GIVEN TASK A ▸
Copy the passage from the Rubik's Cube write-up word for word, everything from "- Rendering on" down to "into small triangles.".

— Start QUOTED TEXT —

Rubik's Cube in C
This is my coding process of creating a Rubik’s Cube simulation that combines the computational efficiency of C and the portability of HTML, resulting in an interactive 3-D Rubik’s Cube that can be played on any device with a browser. Click here to go to the playable simulation .
Project Overview
The project is divided into three main parts:
- Custom graphics library: In order to conveniently port the C program to WebAssembly, there can’t be any external libraries, such as OpenGL. To compensate, I created my own graphics library that is more like a specified, bulk array editor.
- Rubik’s Cube Logic in C: The core logic of the Rubik’s Cube, including managing the cube state, rotations, and animating the turns. It also calculates where the pixels should be placed on the screen so it has a 3-D effect.
- Rendering on HTML canvas: Using JavaScript to coordinate the keyboard inputs, it communicates with the WebAssembly to make the cube interactive.
Graphics Library
The first major component of this project was developing a graphics library. For this project, I wanted to make the whole thing without depending on any external libraries, which will allow me to have control over all the functionalities and not have to read a ton of documentation.
Key Features
- Drawing Primitives: Functions to draw a point, a line, a circle, and most importantly, a triangle. Triangles are essential for any graphics engine because all shapes can be decomposed into small triangles.
- Color management: There is support for transparent pixels and it can read and display any ARGB (alpha + RGB) hex value.
- Fast rendering: Use of efficient algorithms, allowing the C program to quickly communicate the current state with the HTML canvas.
Here is an example function from the library to fill in a triangle:
void fill_triangle(uint32_t *canvas, size_t width, size_t height,
int x1, int y1,
int x2, int y2,
int x3, int y3, uint32_t color)
{
// sort points such that x1 >= x2 >= x3
sort_points(&x1, &y1, &x2, &y2, &x3, &y3);
// find midpoint
int mid_x = (int)(((float)x1 +
((float)(y2 - y1) / (float)(y3 - y1)) * (float)(x3 - x1)));
// draw flat top and flat bottom triangle to make whole triangle
fill_flat_bottom_triangle
(canvas, width, height, x1, y1, x2, y2, mid_x, y2, color);
fill_flat_top_triangle
(canvas, width, height, x2, y2, mid_x, y2, x3, y3, color);
}
Rubik’s Cube Logic
Data Structure
The Rubik’s Cube is represented with a simple 1D array. The simplicity allows for scalability, meaning that the code to create a 2x2x2 cube is the same as a 9x9x9 cube.
struct Point_3D {
float x, y, z;
};
struct cube {
struct Point_3D points[NUM_CORNERS];
uint32_t currState;
};
struct cube cubes[num_cubes];Rotations Functions
To rotate the faces, I created functions that will rotate the colors on each face. These values have been coded in such a way that it allows for any sized cube to work with the same function. Here’s an example function that rotates the middle of any face that sits on the side:
/*
* Function: rotate_middle
* ------------------------------------------------------------------------
* Rotates the middle plane of any outward facing face.

— End QUOTED TEXT —

GIVEN TASK B ▸
Find each line in the records that contains the string "provided" and copy those lines out. Case counts.

— Start DATASET EXCERPTS —

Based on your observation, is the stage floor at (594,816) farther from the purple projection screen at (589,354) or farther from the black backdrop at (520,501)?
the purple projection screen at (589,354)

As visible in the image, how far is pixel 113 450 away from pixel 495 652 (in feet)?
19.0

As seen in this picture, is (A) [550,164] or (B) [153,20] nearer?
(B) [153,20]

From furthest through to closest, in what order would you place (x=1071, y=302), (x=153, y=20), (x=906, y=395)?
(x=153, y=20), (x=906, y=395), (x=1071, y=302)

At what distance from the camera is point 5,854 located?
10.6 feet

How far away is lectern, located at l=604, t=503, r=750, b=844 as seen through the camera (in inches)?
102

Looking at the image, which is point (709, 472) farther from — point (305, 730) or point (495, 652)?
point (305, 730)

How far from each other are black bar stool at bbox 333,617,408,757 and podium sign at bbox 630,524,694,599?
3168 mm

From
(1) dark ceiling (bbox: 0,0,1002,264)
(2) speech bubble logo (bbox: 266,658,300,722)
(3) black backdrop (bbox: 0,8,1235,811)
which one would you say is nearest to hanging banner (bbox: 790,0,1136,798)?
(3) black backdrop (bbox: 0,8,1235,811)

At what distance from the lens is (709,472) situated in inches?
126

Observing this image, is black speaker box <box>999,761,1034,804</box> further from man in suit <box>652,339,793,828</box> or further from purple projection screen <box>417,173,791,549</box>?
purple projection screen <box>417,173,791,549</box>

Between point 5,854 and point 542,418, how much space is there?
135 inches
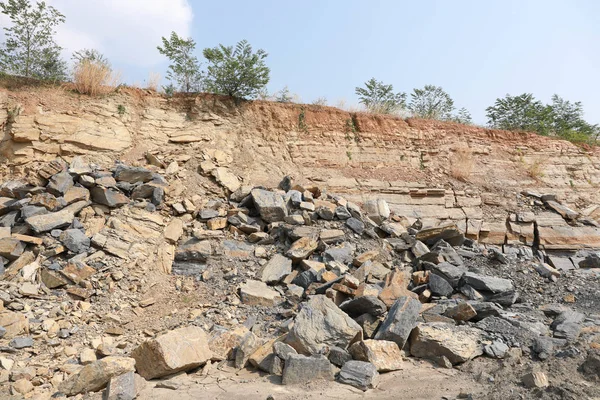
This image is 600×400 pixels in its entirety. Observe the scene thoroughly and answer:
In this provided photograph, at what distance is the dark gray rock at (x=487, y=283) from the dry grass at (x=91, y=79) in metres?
8.37

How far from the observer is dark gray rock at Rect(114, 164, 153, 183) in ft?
23.7

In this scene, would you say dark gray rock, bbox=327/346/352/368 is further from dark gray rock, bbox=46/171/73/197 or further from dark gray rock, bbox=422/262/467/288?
dark gray rock, bbox=46/171/73/197

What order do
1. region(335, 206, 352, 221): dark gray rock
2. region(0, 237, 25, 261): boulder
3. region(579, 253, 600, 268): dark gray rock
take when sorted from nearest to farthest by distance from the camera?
region(0, 237, 25, 261): boulder
region(335, 206, 352, 221): dark gray rock
region(579, 253, 600, 268): dark gray rock

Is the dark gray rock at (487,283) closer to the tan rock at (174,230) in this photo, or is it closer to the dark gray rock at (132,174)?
the tan rock at (174,230)

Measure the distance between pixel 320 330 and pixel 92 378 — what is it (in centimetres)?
230

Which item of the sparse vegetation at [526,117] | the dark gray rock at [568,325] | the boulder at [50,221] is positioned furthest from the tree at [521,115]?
the boulder at [50,221]

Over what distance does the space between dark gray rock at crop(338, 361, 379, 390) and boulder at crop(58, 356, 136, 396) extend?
218 centimetres

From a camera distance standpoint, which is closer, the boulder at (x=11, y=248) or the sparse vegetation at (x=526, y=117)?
the boulder at (x=11, y=248)

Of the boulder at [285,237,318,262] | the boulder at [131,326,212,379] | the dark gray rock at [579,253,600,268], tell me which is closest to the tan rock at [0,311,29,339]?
the boulder at [131,326,212,379]

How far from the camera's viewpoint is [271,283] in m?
6.17

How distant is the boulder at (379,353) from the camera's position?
13.6 ft

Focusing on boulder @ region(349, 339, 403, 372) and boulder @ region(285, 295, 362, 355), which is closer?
boulder @ region(349, 339, 403, 372)

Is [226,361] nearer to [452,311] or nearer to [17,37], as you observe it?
[452,311]

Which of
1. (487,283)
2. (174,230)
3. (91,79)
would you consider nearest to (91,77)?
(91,79)
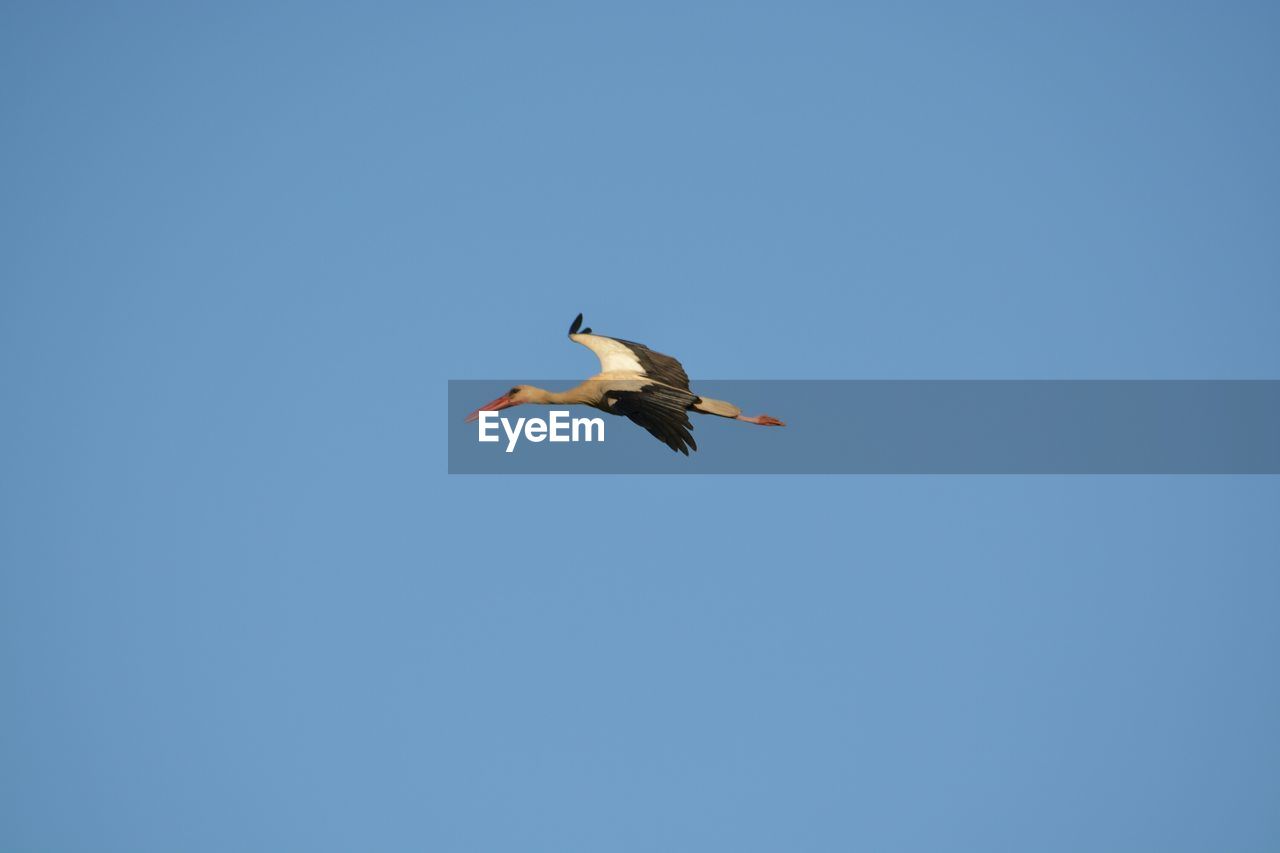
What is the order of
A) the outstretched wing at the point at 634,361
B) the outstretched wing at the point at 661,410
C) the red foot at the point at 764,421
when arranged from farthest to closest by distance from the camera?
1. the red foot at the point at 764,421
2. the outstretched wing at the point at 634,361
3. the outstretched wing at the point at 661,410

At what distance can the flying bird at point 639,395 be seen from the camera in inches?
1282

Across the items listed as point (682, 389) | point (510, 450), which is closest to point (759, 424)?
point (682, 389)

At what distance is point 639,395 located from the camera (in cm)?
3297

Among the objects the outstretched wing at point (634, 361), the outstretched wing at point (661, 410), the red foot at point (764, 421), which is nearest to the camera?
the outstretched wing at point (661, 410)

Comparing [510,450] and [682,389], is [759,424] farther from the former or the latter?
[510,450]

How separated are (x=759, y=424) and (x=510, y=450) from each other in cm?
506

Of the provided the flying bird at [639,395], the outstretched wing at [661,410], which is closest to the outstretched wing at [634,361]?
the flying bird at [639,395]

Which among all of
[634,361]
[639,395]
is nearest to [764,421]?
[634,361]

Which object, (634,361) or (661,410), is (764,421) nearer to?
(634,361)

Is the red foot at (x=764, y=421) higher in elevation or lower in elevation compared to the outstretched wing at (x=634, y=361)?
lower

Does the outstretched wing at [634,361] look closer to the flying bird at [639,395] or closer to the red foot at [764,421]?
the flying bird at [639,395]

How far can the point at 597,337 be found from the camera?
36.9 metres

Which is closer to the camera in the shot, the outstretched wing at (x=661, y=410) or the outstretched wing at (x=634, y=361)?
the outstretched wing at (x=661, y=410)

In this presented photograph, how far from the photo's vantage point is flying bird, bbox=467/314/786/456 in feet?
107
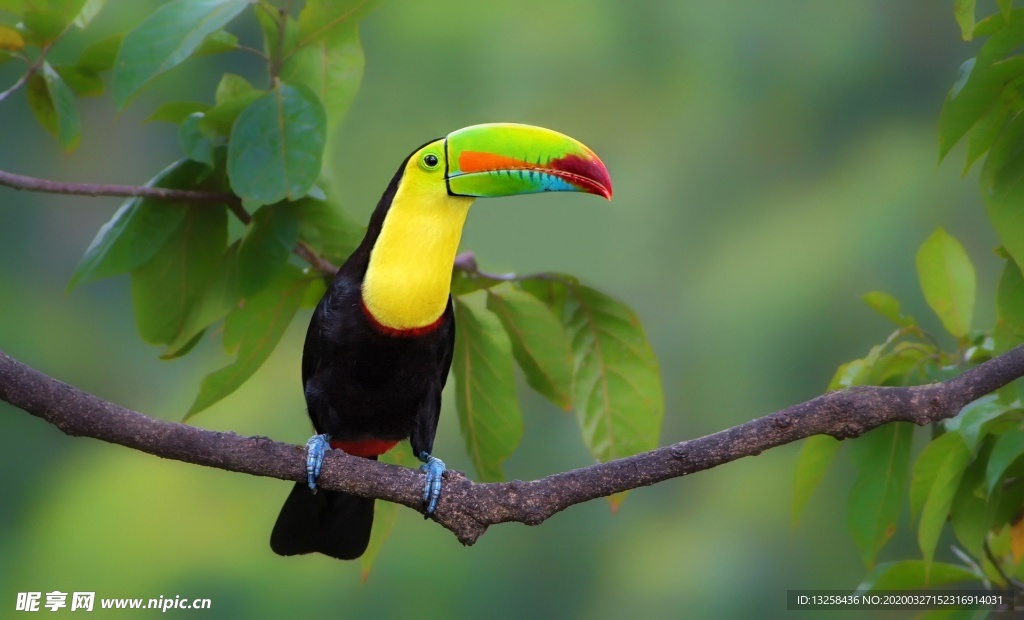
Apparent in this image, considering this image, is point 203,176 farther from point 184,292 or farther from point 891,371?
point 891,371

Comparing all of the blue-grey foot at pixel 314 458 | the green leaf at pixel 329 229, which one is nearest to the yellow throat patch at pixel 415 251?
the green leaf at pixel 329 229

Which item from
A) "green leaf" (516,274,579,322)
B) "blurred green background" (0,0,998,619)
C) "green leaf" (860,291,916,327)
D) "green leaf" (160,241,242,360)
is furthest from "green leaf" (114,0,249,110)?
"blurred green background" (0,0,998,619)

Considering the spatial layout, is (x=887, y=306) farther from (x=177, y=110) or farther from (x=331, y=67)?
(x=177, y=110)

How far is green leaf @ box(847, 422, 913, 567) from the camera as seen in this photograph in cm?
149

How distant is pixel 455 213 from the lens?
163cm

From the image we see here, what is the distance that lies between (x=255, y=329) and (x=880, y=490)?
38.8 inches

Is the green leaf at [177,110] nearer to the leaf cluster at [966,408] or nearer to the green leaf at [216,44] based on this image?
the green leaf at [216,44]

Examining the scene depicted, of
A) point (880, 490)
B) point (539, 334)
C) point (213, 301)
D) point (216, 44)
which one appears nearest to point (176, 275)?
point (213, 301)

— End DATASET EXCERPTS —

EXPECTED OUTPUT A ▸
- Rendering on HTML canvas: Using JavaScript to coordinate the keyboard inputs, it communicates with the WebAssembly to make the cube interactive.
Graphics Library
The first major component of this project was developing a graphics library. For this project, I wanted to make the whole thing without depending on any external libraries, which will allow me to have control over all the functionalities and not have to read a ton of documentation.
Key Features
- Drawing Primitives: Functions to draw a point, a line, a circle, and most importantly, a triangle. Triangles are essential for any graphics engine because all shapes can be decomposed into small triangles.

EXPECTED OUTPUT B ▸
In this provided photograph, at what distance is the dark gray rock at (x=487, y=283) from the dry grass at (x=91, y=79) in metres?
Of the provided the flying bird at [639,395], the outstretched wing at [661,410], which is closest to the outstretched wing at [634,361]?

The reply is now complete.